Tasks and exercises.
• A. Answer these questions about the blog posts below, one per line:
(i) What does the Church Management course say all Church officers should be "predisposed to"?
(ii) What one-word criterion has the writer used for Church officers?
(iii) In what role was the writer assigned a book to review?
• B. In the blog posts below, print the passage from "Sunday, December 11, 2016" to "such qualities, continually." word for word.

***** Page extract *****

Sunday, December 11, 2016

Joyful, Peaceable

Wife E's Church Management course (third year MTh) states that all Church officers should be "predisposed to joy". That sounds fairly utopian -- and rare. I myself have used the criterion "peaceable". Church officers must be peaceable. That implies contentment, humility, patience, and a whole lot more. Actually, Church officers should be predisposed to the fruit of the Spirit, which is love, joy, peace, and several things besides -- but single adjectives are helpful in bringing things into focus. OBSERVATION: Such qualities are more important than anything else one may seek in an officer, apart from their knowing salvation. Even so, one will find in ministry that one needs to encourage such qualities, continually.

Saturday, December 10, 2016


In my role as Deputy Editor, the Editor recently assigned to me a book to review. It is a privilege to be asked, for this journal. But look what is in the book (above). It is about probability, basically. However, this is quite interesting. As soon as one is dealing with probability rather than (on the face of it) certainty, this means that there are factors in one’s equations which are beyond one’s perfect knowledge or control, or simply too vast or complex to get a grip on. In general, writes the author, we are far too rushed when we contemplate such factors: “I am calling for a dramatic slow-down in research.” OBSERVATION: Consider recent US election polls which, even with our advanced state of knowledge, were mostly wrong.

***** Dataset section *****

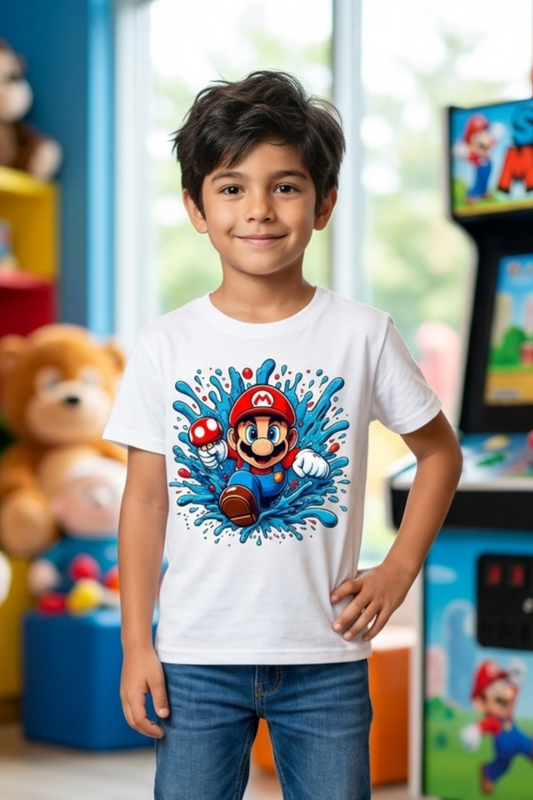 Mario Kid Cotton T-Shirt Half Sleeves TTF-1002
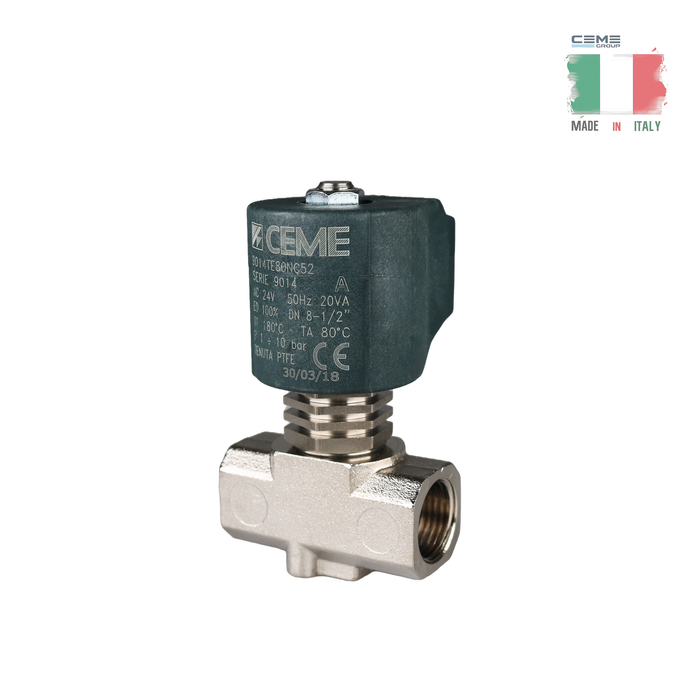 Électrovanne CEME | 5220VN20SR04 - 1/8" G NC 2/2 VOIES (100-120 V CA 60 Hz) 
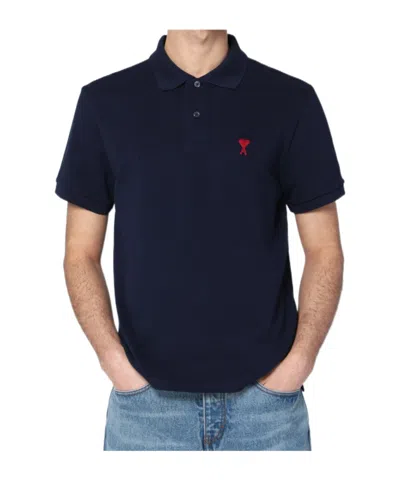 Ami Alexandre Mattiussi Ami De Coeur Short-sleeved Polo T-shirt In Animal Print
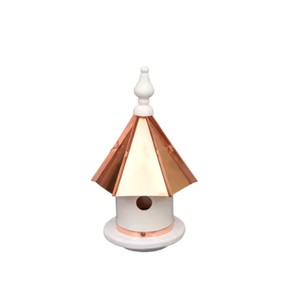 Casas de pájaros, artes indias creativas, casa de pájaros colgante decorativa de Metal, muebles para mascotas, cabaña de descanso y casa de vida para animales pequeños - Product Image 5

*****

Answer list.
• A.
(i) Joy
(ii) Peaceable
(iii) Deputy Editor

• B.
Sunday, December 11, 2016

Joyful, Peaceable

Wife E's Church Management course (third year MTh) states that all Church officers should be "predisposed to joy". That sounds fairly utopian -- and rare. I myself have used the criterion "peaceable". Church officers must be peaceable. That implies contentment, humility, patience, and a whole lot more. Actually, Church officers should be predisposed to the fruit of the Spirit, which is love, joy, peace, and several things besides -- but single adjectives are helpful in bringing things into focus. OBSERVATION: Such qualities are more important than anything else one may seek in an officer, apart from their knowing salvation. Even so, one will find in ministry that one needs to encourage such qualities, continually.